WHAT YOU WILL DO >> Find the line containing "At what distance is". Return it and every line after it, unchanged, up to and including the last line.

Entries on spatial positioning
+ + + + +
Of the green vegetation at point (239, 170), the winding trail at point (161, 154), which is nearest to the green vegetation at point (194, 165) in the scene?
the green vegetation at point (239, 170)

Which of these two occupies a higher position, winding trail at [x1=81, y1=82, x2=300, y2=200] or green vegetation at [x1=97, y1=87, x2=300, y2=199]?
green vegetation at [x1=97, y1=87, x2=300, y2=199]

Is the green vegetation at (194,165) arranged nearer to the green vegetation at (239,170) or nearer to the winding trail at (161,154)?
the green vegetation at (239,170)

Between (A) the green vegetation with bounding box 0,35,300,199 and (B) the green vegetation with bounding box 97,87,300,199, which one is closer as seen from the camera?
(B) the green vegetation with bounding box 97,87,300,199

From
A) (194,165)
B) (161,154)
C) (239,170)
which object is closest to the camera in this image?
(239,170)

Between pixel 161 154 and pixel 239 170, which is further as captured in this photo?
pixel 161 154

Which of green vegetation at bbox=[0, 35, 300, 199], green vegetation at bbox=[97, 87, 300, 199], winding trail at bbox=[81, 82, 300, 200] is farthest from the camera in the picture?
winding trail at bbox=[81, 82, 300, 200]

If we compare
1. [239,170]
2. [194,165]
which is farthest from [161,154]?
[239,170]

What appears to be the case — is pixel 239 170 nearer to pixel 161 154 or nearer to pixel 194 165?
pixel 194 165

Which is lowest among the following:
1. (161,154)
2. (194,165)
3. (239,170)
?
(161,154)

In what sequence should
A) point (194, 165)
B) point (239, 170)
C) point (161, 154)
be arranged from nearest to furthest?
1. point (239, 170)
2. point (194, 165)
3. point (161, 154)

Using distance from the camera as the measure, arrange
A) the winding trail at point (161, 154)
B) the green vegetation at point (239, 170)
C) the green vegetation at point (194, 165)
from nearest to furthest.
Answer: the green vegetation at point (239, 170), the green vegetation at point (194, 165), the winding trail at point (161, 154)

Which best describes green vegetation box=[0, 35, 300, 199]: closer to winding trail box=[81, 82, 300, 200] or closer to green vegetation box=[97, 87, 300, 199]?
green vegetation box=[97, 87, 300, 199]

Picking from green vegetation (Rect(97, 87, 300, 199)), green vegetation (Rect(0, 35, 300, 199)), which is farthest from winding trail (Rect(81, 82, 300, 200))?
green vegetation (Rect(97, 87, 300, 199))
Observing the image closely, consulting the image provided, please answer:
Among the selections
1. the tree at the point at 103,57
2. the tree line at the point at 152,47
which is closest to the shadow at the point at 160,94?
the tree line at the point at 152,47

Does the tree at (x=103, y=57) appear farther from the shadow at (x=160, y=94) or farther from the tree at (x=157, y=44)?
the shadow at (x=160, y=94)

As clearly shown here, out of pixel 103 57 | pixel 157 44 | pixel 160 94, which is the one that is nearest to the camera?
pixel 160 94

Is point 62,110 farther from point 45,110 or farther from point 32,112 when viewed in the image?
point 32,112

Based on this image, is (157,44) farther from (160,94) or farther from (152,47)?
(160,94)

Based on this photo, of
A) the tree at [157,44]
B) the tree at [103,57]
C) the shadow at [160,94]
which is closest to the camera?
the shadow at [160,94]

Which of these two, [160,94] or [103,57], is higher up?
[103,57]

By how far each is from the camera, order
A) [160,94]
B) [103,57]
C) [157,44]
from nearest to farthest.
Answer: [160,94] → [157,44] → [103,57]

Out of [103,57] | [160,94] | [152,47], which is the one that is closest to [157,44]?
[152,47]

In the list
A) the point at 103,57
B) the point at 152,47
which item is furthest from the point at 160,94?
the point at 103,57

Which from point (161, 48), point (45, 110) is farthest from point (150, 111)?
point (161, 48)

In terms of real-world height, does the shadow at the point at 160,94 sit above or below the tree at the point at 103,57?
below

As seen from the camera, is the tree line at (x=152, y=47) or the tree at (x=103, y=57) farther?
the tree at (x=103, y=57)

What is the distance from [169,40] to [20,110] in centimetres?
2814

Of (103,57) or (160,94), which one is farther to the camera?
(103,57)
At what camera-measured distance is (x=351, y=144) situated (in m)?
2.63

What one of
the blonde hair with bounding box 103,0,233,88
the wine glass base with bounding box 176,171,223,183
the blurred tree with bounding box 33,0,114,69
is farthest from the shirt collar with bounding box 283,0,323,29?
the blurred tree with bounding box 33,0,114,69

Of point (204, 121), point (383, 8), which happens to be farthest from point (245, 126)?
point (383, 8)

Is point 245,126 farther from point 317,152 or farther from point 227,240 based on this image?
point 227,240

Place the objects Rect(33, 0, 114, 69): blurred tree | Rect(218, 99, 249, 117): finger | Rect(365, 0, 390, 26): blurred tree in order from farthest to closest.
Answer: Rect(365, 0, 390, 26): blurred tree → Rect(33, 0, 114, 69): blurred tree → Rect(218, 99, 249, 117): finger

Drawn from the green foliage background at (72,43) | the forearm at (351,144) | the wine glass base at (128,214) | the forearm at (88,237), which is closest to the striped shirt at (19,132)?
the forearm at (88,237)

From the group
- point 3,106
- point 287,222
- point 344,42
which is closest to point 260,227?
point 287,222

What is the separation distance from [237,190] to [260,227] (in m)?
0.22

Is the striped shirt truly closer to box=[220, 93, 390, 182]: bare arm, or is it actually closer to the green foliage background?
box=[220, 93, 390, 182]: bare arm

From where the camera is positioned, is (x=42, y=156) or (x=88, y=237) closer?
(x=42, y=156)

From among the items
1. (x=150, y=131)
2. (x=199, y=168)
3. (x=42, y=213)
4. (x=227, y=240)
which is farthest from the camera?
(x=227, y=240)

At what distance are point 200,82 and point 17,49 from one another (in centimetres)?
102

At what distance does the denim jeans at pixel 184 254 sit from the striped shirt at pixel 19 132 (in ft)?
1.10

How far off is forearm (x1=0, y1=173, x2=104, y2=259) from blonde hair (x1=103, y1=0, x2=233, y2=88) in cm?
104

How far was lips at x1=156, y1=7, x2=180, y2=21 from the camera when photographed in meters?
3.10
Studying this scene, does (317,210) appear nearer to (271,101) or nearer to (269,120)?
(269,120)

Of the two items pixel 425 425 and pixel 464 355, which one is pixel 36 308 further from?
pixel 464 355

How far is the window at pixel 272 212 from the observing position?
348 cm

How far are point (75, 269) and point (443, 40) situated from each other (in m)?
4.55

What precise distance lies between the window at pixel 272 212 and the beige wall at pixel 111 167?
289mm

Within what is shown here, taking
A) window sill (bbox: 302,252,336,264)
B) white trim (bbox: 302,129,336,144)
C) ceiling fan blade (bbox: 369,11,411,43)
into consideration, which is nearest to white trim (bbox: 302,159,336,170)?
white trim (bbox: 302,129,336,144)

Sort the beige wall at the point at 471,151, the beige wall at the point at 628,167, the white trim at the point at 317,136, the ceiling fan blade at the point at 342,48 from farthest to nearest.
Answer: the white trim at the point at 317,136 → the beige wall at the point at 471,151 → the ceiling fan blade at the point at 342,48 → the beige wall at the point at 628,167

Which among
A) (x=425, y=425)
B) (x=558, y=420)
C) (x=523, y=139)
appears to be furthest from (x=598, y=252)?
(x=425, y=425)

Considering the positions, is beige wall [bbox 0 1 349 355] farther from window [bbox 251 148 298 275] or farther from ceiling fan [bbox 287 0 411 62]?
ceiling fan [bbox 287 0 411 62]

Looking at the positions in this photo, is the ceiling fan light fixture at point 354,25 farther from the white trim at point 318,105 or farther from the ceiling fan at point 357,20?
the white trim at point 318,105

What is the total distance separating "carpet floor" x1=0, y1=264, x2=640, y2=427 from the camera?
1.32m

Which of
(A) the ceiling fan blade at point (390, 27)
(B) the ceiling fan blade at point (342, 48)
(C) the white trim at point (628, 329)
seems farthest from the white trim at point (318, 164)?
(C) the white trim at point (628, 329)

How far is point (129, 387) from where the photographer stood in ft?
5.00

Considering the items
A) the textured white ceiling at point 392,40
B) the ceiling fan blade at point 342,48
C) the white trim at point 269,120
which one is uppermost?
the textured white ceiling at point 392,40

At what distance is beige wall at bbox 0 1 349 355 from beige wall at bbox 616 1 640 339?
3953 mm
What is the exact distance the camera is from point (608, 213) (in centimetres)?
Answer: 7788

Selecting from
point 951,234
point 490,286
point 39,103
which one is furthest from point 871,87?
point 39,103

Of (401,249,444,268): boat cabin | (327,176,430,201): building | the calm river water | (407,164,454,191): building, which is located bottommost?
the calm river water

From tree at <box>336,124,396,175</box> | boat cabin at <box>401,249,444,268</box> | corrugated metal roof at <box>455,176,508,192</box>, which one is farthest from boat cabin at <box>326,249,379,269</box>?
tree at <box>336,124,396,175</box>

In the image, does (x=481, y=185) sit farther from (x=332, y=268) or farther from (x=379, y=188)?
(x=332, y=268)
+ + + + +
SOLUTION FOR THIS TASK >>
At what distance is beige wall at bbox 0 1 349 355 from beige wall at bbox 616 1 640 339?
3953 mm
What is the exact distance the camera is from point (608, 213) (in centimetres)?
Answer: 7788

Selecting from
point 951,234
point 490,286
point 39,103
which one is furthest from point 871,87?
point 39,103

Of (401,249,444,268): boat cabin | (327,176,430,201): building | the calm river water | (407,164,454,191): building, which is located bottommost?
the calm river water

From tree at <box>336,124,396,175</box> | boat cabin at <box>401,249,444,268</box> | corrugated metal roof at <box>455,176,508,192</box>, which one is farthest from boat cabin at <box>326,249,379,269</box>?
tree at <box>336,124,396,175</box>

In the image, does (x=481, y=185) sit farther from (x=332, y=268) or farther from (x=379, y=188)?
(x=332, y=268)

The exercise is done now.